-- Text for analysis follows --

Earth’s Revolutionary Motion and Orbit

• Definition: Revolution refers to the motion of Earth around the Sun.

• Path: Earth moves around the Sun in a nearly circular path called an orbit.

• Duration: Earth makes one complete revolution around the Sun in $365.25$ days.

Characteristics of Earth’s Tilted Axis

• Constant Tilt: Earth’s rotation axis is tilted. This tilt is always in the same direction and remains at the same amount throughout the orbit.

• Orientation: The tilt affects how various parts of Earth receive sunlight at different points in its revolution.

Solar Energy Distribution and the Surface of Earth

• Energy Spreading: The energy in a beam of sunlight becomes more spread out the further you travel north or south from the equator.

• Latitudinal Variation:

  • Regions near the poles receive less energy because the Sun's rays are more spread out.

  • Regions near the equator receive more concentrated energy.

• Geometric Angles: Diagrams of the Earth's surface indicate various angles of sunlight incidence, including marks at $66.5$, $43$, and $90$ degrees relative to the surface and the axis of rotation.

Mechanisms of Seasonal Change

Seasons change as Earth orbits the Sun due to two primary factors:

1. The tilt of Earth’s rotation axis.

2. Earth’s motion around the Sun (Revolution).

Seasonal Dynamics in the Northern Hemisphere

• Tilted Toward the Sun: When the Northern Hemisphere is tilted toward the Sun, it receives more sunlight and energy.

  • Temperatures increase (warmer).

  • Days are longer.

  • Nights are shorter.

• Tilted Away from the Sun: When the Northern Hemisphere is tilted away from the Sun, it gets less sunlight.

  • Temperatures decrease (colder).

  • Days are shorter.

  • Nights are longer.

The Seasonal Cycle and Annual Milestones

Because the Earth’s axis stays tilted in the same direction as it moves around the Sun, a repeating yearly pattern called the seasonal cycle is created.

• Spring (March to June): Characterized by increasing sunlight.

-- Text for analysis concluded --
-- Data records follows --

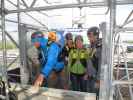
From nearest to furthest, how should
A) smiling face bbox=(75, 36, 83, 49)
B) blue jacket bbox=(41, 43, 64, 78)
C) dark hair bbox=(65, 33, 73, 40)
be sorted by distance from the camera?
blue jacket bbox=(41, 43, 64, 78), smiling face bbox=(75, 36, 83, 49), dark hair bbox=(65, 33, 73, 40)

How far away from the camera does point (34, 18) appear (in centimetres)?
640

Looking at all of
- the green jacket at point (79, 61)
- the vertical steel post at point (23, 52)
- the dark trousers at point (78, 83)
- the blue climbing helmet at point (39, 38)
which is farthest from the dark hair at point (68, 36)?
the vertical steel post at point (23, 52)

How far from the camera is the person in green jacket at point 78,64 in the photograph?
4.29 meters

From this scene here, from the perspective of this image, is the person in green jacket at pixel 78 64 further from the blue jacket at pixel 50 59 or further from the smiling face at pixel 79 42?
the blue jacket at pixel 50 59

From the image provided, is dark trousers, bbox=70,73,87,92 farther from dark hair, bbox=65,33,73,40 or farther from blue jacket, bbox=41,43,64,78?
blue jacket, bbox=41,43,64,78

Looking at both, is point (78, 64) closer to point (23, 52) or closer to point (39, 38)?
point (39, 38)

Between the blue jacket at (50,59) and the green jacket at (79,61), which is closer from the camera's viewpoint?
the blue jacket at (50,59)

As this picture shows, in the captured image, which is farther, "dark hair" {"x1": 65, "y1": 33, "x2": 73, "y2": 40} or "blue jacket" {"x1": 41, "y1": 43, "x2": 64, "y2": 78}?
"dark hair" {"x1": 65, "y1": 33, "x2": 73, "y2": 40}

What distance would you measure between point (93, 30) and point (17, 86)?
4.86 ft

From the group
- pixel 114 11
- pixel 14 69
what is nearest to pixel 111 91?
pixel 114 11

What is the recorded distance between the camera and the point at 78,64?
4.28 metres

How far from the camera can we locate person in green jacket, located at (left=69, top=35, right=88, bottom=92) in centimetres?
429

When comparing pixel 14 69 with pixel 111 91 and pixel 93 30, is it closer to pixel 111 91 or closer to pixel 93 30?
pixel 93 30

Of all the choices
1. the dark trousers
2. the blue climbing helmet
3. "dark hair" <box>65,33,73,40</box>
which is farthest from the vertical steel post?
the dark trousers
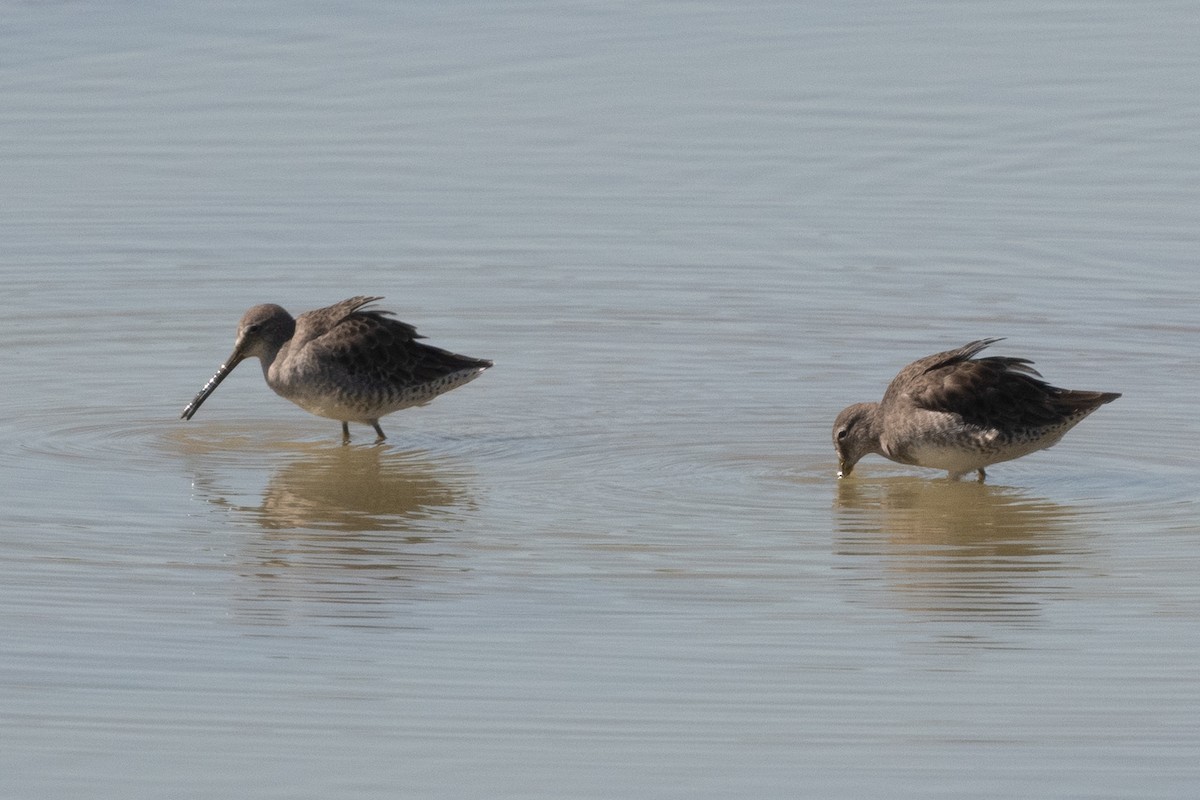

-- Data records concluded --

Extend the text on Earth's revolution and seasons, starting right after its last line about spring. The listing is separate material, not part of the text on Earth's revolution and seasons.

== Answer space ==
• Summer (June to September): Characterized by the most sunlight; the Sun appears highest in the sky.

• Fall (September to December): Characterized by decreasing sunlight.

• Winter (December to March): Characterized by the least sunlight; the Sun appears lowest in the sky.

Solstices and Equinoxes: Specific Annual Events

June Solstice

• Date: Occurs on June $20$ or $21$.

• Position: The north end of Earth's rotation axis is tilted toward the Sun.

• Sunlight: Rays fall directly on the Tropic of Cancer.

• Northern Hemisphere Effects:

  • A larger portion of the hemisphere gets light.

  • Summer begins.

  • Days are longest; nights are shortest.

• Southern Hemisphere Effects:

  • Winter begins.

  • Days are shortest; nights are longest.

September Equinox

• Date: Occurs on September $22$ or $23$.

• Position: The north end of Earth's rotation axis leans along Earth's orbit.

• Sunlight: Both hemispheres receive the same amount of sunlight.

• Global Effect: There are approximately $12$ hours of daylight and $12$ hours of darkness everywhere on Earth.

• Northern Hemisphere: Autumn (Fall) begins.

• Southern Hemisphere: Spring begins.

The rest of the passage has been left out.